Quoted passage: Begin

As SlpA translocation was dramatically inhibited by expression of SecA1(K106R) and SecA2(K106R), we sought to determine whether other members of the cell-surface protein family were also affected in a similar manner. Unlike SlpA, most C. difficile CWPs are not modified post-translocation, making it difficult to distinguish the cytoplasmic and surface forms by size alone. However, there is one additional surface protein (CwpV) that undergoes a cleavage event analogous to SlpA, resulting in two fragments localized to the cell wall (15). Expression of CwpV is phase-variable (15), but we have recently described a C. difficile strain (630ΔrecV ON) with a mutation in the gene encoding the recombinase (RecV) responsible for CwpV phase variation, rendering CwpV expression constitutive (14). Using this constitutive CwpV strain, we sought to analyze the effect of SecA1(K106R) and SecA2(K106R) expression on the translocation of CwpV. Expression of SecA1(K106R) or SecA2(K106R) resulted in a severe defect in the surface localization of CwpV, and analogous to SlpA, there was a concomitant accumulation of full-length CwpV in the cell cytoplasm (Fig. 4, A and B). There were also reductions in the amount of several other CWPs on the cell surface, including Cwp2, Cwp66, and Cwp84 (Fig. 4, A and C). However, as these proteins are not modified post-translocation, it was impossible to demonstrate accumulation of these proteins in the cell cytoplasm.

FIGURE 4. — **Expression of SecA1(K106R) and SecA2(K106R) impairs the translocation of several CWPs.** A, *C. difficile* strain 630Δ*recV* ON (14) harboring pMTL960 (*Vector*), pRPF186 (WT SecA2), pRPF187 (SecA2(K106R)), pRPF193 (WT SecA1), or pRPF194 (SecA1(K106R)) was induced with ATc (500 ng/ml) for 4 h. Surface proteins were isolated using low pH glycine (39) and analyzed by SDS-PAGE. B, whole cell lysates of the same cultures were also prepared and analyzed for the presence of full-length CwpV using an antibody raised against the 41.2-kDa N-terminal fragment of the protein. C, the surface protein samples described above were further analyzed using antibodies recognizing two additional CWPs (Cwp66 and Cwp84). The positions of the two CwpV subunits (*C-term* and *N-term*), Cwp2, HMW and LMW SLPs, and full-length CwpV, Cwp66, and Cwp84 are indicated.

Knockdown of SecA2, but Not SecA1, Disrupts SlpA and CwpV Translocation

The experiments described above used plasmids overexpressing secA1 or secA2 alleles in the context of wild-type levels of both proteins, driven from chromosomally encoded genes. To investigate the effects of down-regulation of expression of chromosomally encoded secA1 and secA2, antisense fragments to the secA1 and secA2 genes were cloned separately under the control of the inducible P_tet promoter. Both antisense fragments were designed such that the 5′-end of the target mRNA, including the ribosome-binding site, would be sequestered in the resulting RNA duplex. Expression of the antisense RNAs and sequestration of the target mRNA were confirmed using semiquantitative and quantitative RT-PCR (Fig. 5, A–D). RNA samples were not heated prior to first-strand cDNA synthesis to preserve the mRNA/antisense RNA duplex. As an RNA duplex is refractory to cDNA synthesis, the cDNA synthesized is representative of the available (and translatable) mRNA. When secA1a was expressed, there was an almost complete sequestration of the secA1 mRNA but no effect on the amount of available secA2 mRNA, demonstrating the target specificity of the antisense RNA (Fig. 5A). Expression of secA2a resulted in a >70% decrease in the amount of available secA2 mRNA but had no effect on the levels of secA1 mRNA (Fig. 5B).

Quoted passage: End
Extracted information: Begin

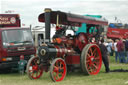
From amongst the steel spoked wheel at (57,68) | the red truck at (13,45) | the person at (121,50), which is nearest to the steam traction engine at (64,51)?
the steel spoked wheel at (57,68)

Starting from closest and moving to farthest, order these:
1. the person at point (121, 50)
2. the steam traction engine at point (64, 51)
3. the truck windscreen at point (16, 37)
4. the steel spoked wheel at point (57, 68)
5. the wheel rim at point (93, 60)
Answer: the steel spoked wheel at point (57, 68)
the steam traction engine at point (64, 51)
the wheel rim at point (93, 60)
the truck windscreen at point (16, 37)
the person at point (121, 50)

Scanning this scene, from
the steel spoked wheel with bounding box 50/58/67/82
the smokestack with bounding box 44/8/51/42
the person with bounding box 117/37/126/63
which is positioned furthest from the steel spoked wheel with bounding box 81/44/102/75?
the person with bounding box 117/37/126/63

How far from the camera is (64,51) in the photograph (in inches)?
348

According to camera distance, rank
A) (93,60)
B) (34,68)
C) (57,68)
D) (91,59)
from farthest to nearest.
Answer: (93,60), (91,59), (34,68), (57,68)

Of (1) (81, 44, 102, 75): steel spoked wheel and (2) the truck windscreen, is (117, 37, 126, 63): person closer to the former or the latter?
(1) (81, 44, 102, 75): steel spoked wheel

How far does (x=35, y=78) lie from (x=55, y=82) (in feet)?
3.68

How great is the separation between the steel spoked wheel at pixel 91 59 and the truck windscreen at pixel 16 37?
2609 millimetres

Extracted information: End

About this exercise »
In the passage on C. difficile cell-wall proteins, what mutation makes CwpV expression constitutive in strain 630ΔrecV ON?

Answer for this exercise »
A mutation in the gene encoding RecV, the recombinase responsible for CwpV phase variation.